**Texto de partida:**
Un año antes de la caída del Muro de Berlín tuve la oportunidad de conocer las “dos Alemanias”: la Occidental y la Oriental. Para una extranjera, la experiencia era como ver una película a colores y una sombría en blanco y negro.
En Berlín Occidental bullía la vida y los jóvenes punk aparecían en el transporte público con sus pelos de colores, púas y cueros. Los museos, conciertos y jardines se encontraban llenos de gente que vivía una vida intensa tanto en lo social como en lo cultural. El Muro de Berlín, tapizado de graffiti, agregaba color y cierta actitud desafiante, irónica o simplemente artística. Sin embargo –como me contó un amigo de esta ciudad–, la vida cotidiana de los berlineses había conseguido borrar del imaginario social su existencia. La gente –sobre todo los jóvenes– finalmente vivía como si el muro no existiera. Recuerdo con cierta nostalgia que me regaló un libro que irónicamente se llamaba “El saltador del Muro”.

Registros de un conjunto de datos:
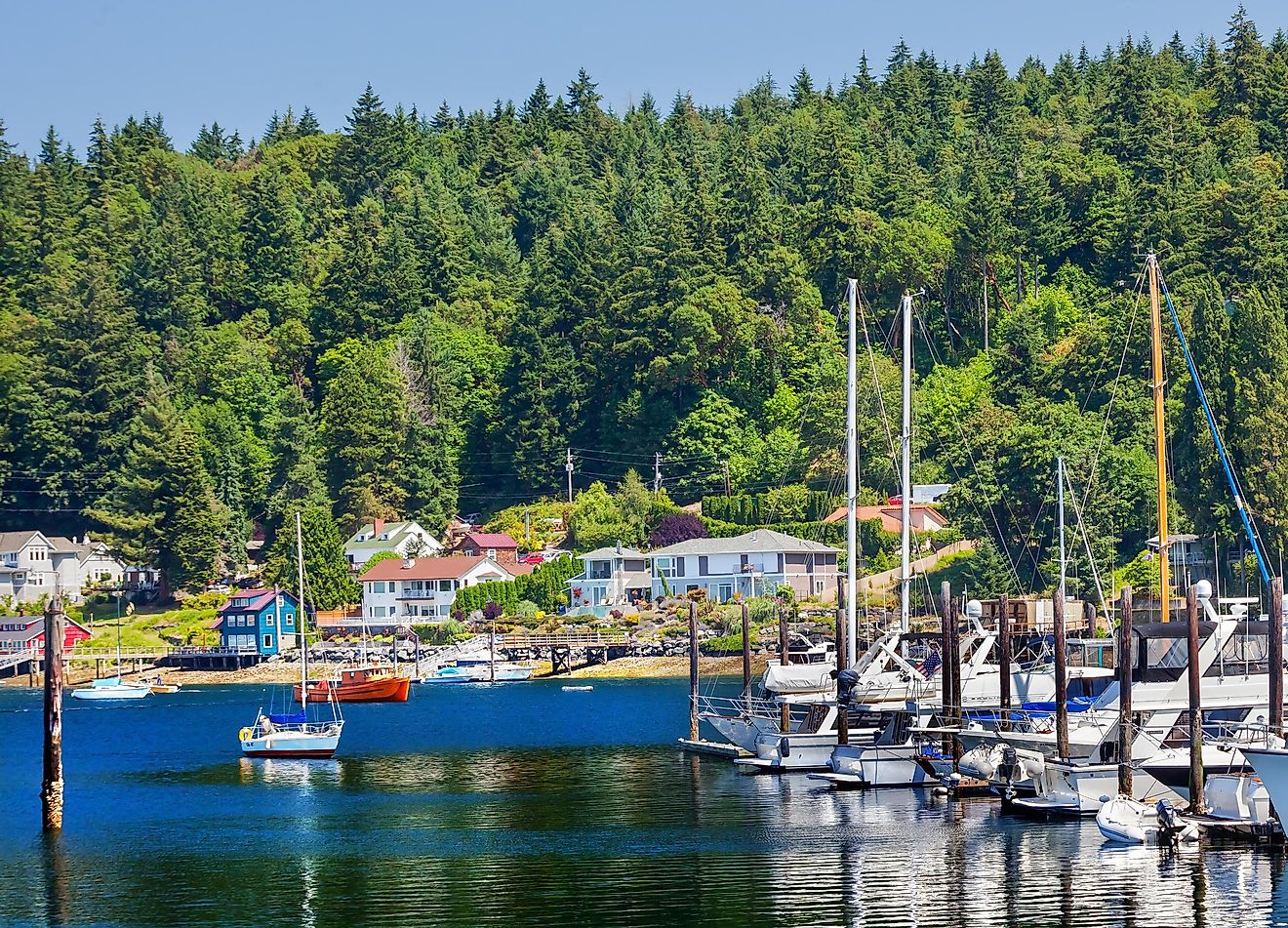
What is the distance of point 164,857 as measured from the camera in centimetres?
4688

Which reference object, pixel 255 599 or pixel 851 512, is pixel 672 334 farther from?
pixel 851 512

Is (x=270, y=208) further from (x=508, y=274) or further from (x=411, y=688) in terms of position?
(x=411, y=688)

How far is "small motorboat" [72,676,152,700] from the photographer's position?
11281cm

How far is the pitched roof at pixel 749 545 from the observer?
415 feet

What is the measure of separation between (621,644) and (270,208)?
90.7m

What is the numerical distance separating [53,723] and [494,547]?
3844 inches

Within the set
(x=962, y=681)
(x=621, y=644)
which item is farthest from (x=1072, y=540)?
(x=962, y=681)

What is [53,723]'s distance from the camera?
4753 centimetres

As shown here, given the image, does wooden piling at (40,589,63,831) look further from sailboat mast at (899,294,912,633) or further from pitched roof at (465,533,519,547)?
pitched roof at (465,533,519,547)

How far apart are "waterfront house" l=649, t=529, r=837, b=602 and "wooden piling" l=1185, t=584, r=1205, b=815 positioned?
83.2m

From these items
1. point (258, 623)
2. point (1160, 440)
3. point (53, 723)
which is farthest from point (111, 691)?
point (1160, 440)

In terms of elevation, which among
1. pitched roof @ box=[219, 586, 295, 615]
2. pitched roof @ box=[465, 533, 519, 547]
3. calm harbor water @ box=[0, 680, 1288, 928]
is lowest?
calm harbor water @ box=[0, 680, 1288, 928]

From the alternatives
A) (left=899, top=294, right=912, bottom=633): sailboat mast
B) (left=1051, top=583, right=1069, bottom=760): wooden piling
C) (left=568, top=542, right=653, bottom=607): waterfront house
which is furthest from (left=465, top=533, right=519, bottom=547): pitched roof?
(left=1051, top=583, right=1069, bottom=760): wooden piling

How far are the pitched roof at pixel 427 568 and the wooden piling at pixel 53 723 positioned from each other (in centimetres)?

**Aplica lo leído:**
A: Responde brevemente estas preguntas sobre el texto de las dos Alemanias:
(i) ¿Cuánto tiempo antes de la caída del Muro de Berlín tuvo lugar la visita que se narra?
(ii) ¿Con qué se compara la experiencia de conocer las dos Alemanias?
(iii) ¿Cómo se llamaba el libro que regaló el amigo de Berlín Occidental?
B: Prosigue el texto sobre las dos Alemanias a partir de su última oración.

**Respuestas obtenidas:**
A:
(i) Un año antes.
(ii) Con ver una película a colores y otra sombría en blanco y negro.
(iii) “El saltador del Muro”.

B:
Pero Berlín Oriental daba miedo. Cruzar la frontera se asemejaba a participar en una película de espías y peligro. Una sociedad aparentemente marcial, de escasez, triste y donde los jóvenes soñaban con más libertad y capacidad de consumo. Eso sentía como visitante. No puedo olvidar una deferencia del otrora gobierno de la DDR (Alemania Oriental), que en la Puerta de Brandeburgo, me regaló toda una suerte de “recuerdos” como medallas, insignias y material de corte militar que, a modo de baratijas, inocentemente, dejé en el hotel y que hoy tal vez tuvieran valor histórico.
El dolor de familias divididas, la escasez, la contaminación ambiental, el control de la información, la prostitución y el mercado negro terminaron un 9 de noviembre de hace 25 años.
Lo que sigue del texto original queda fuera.